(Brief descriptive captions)
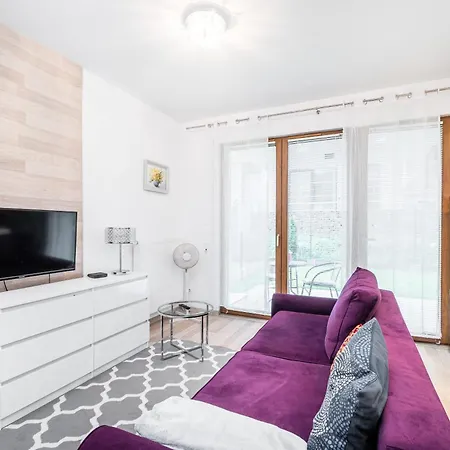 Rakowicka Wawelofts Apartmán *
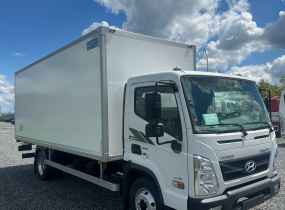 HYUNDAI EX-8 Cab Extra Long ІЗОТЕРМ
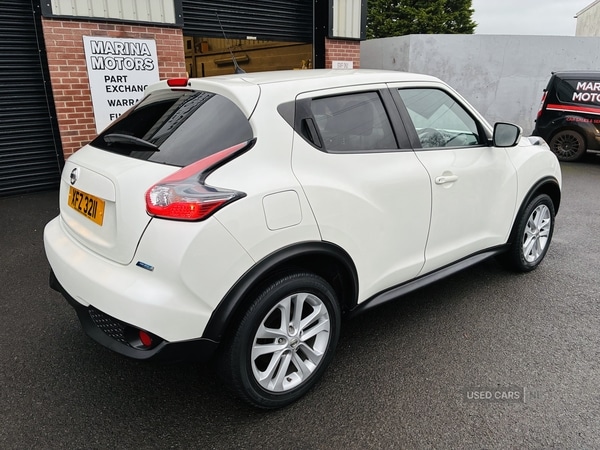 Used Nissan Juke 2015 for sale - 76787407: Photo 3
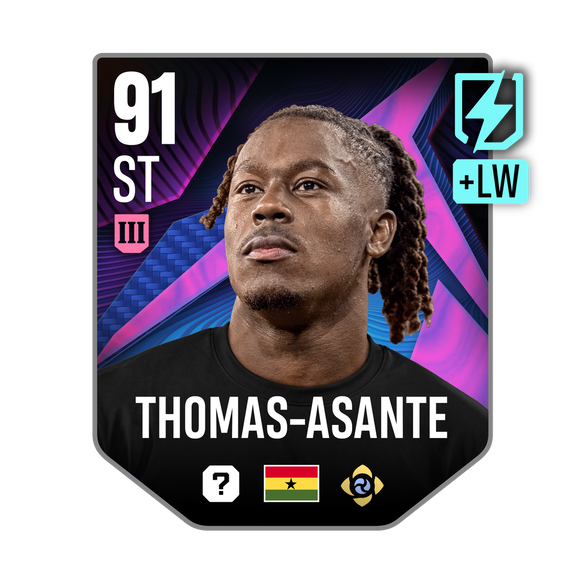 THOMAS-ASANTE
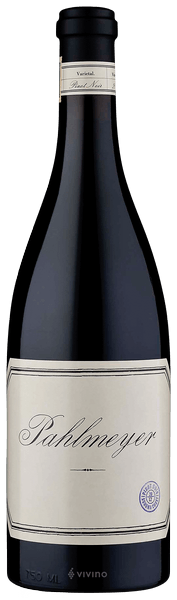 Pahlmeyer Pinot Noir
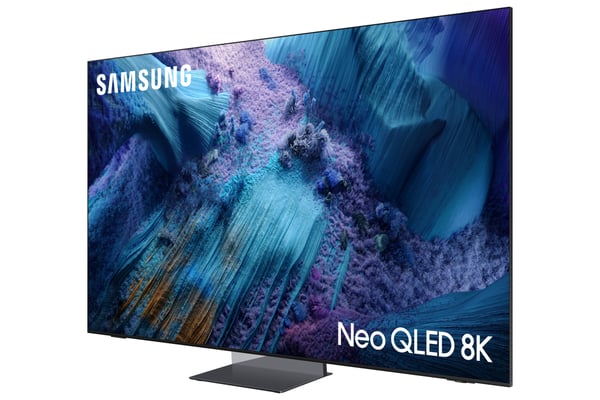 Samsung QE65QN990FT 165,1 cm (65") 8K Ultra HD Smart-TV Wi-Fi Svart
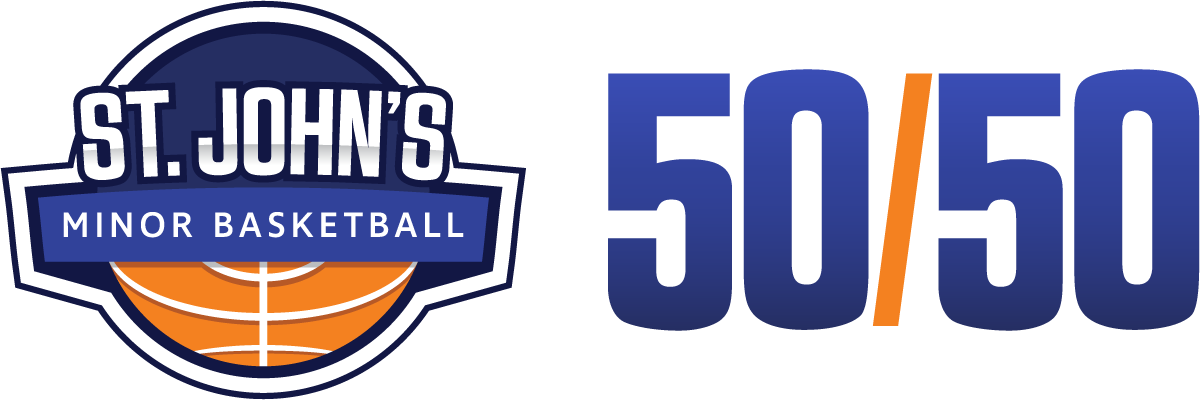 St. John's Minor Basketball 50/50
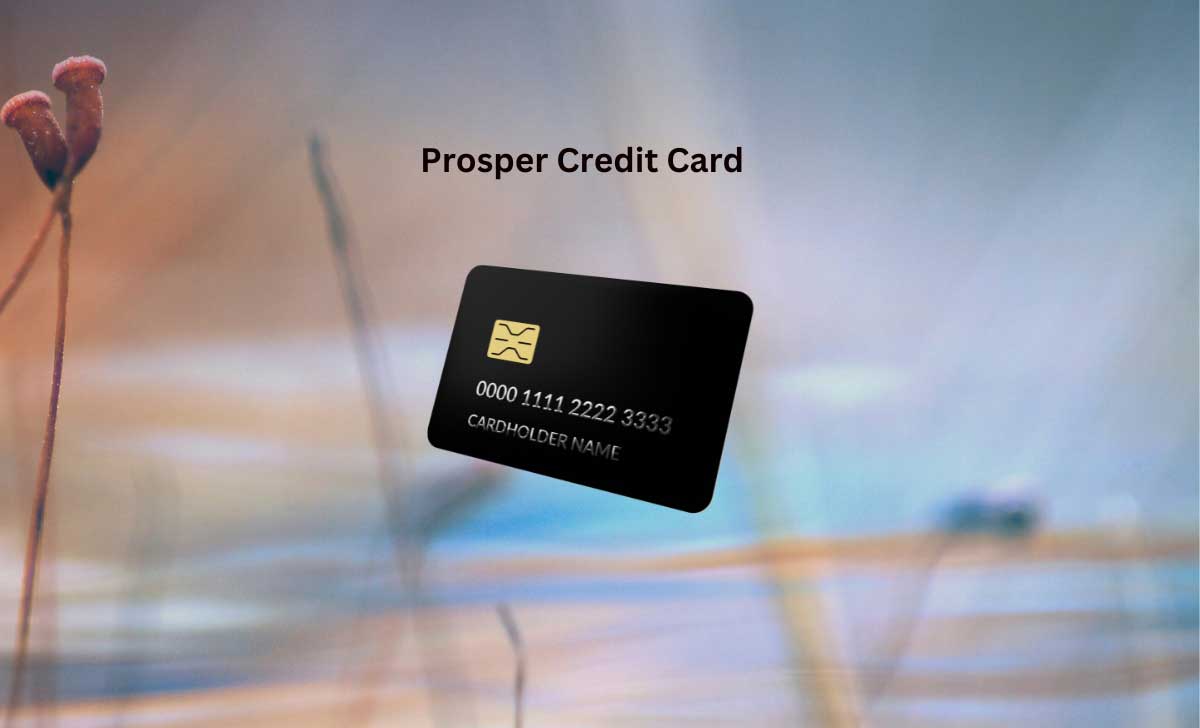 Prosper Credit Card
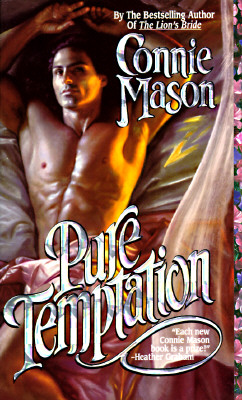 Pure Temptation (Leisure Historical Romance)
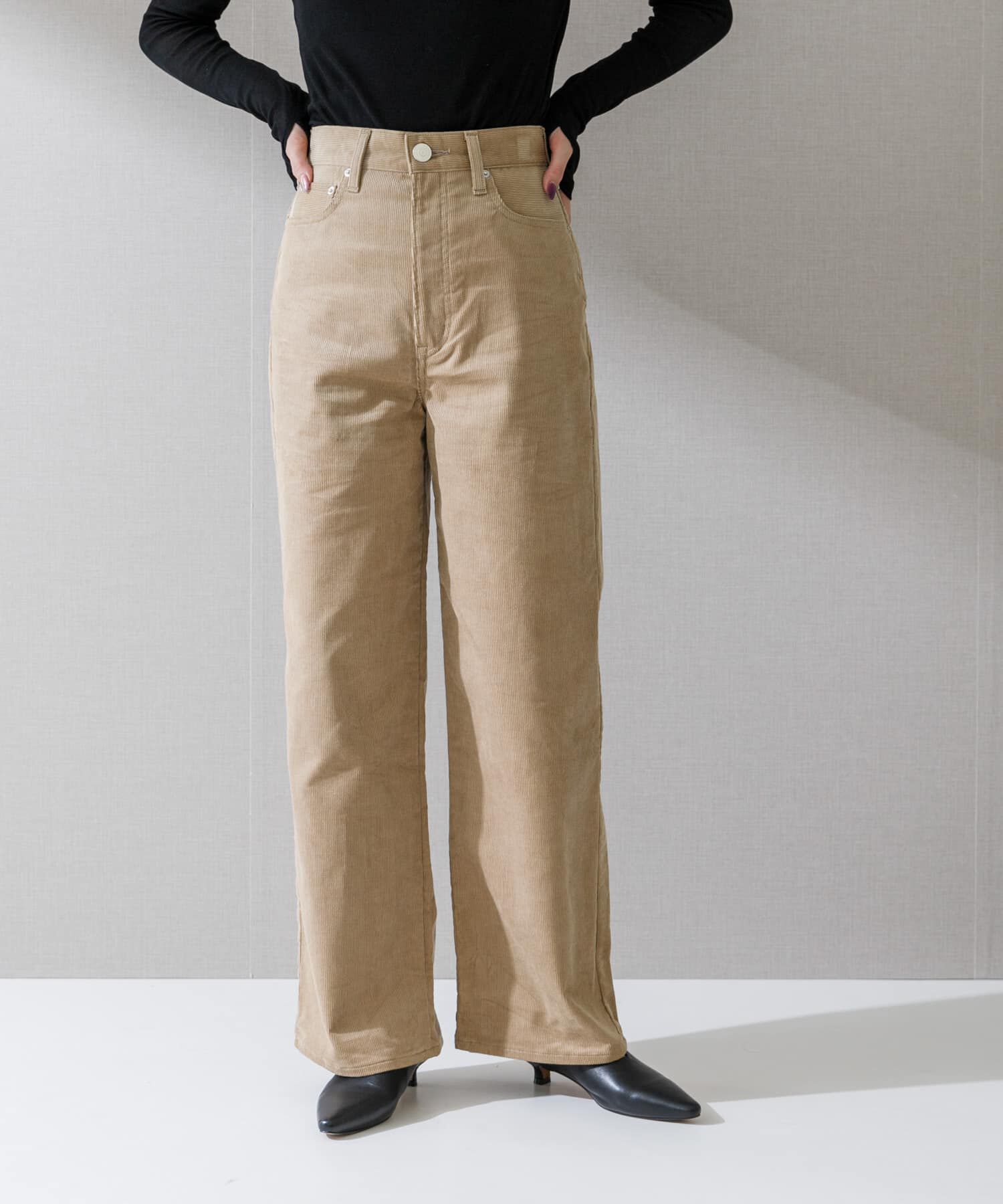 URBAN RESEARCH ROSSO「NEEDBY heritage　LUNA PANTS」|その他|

▶ [Prompt]: Write out the caption text from every row above, character for character, leaving out the pictures.

▶ [Solution below]:
 Rakowicka Wawelofts Apartmán *
 HYUNDAI EX-8 Cab Extra Long ІЗОТЕРМ
 Used Nissan Juke 2015 for sale - 76787407: Photo 3
 THOMAS-ASANTE
 Pahlmeyer Pinot Noir
 Samsung QE65QN990FT 165,1 cm (65") 8K Ultra HD Smart-TV Wi-Fi Svart
 St. John's Minor Basketball 50/50
 Prosper Credit Card
 Pure Temptation (Leisure Historical Romance)
 URBAN RESEARCH ROSSO「NEEDBY heritage　LUNA PANTS」|その他|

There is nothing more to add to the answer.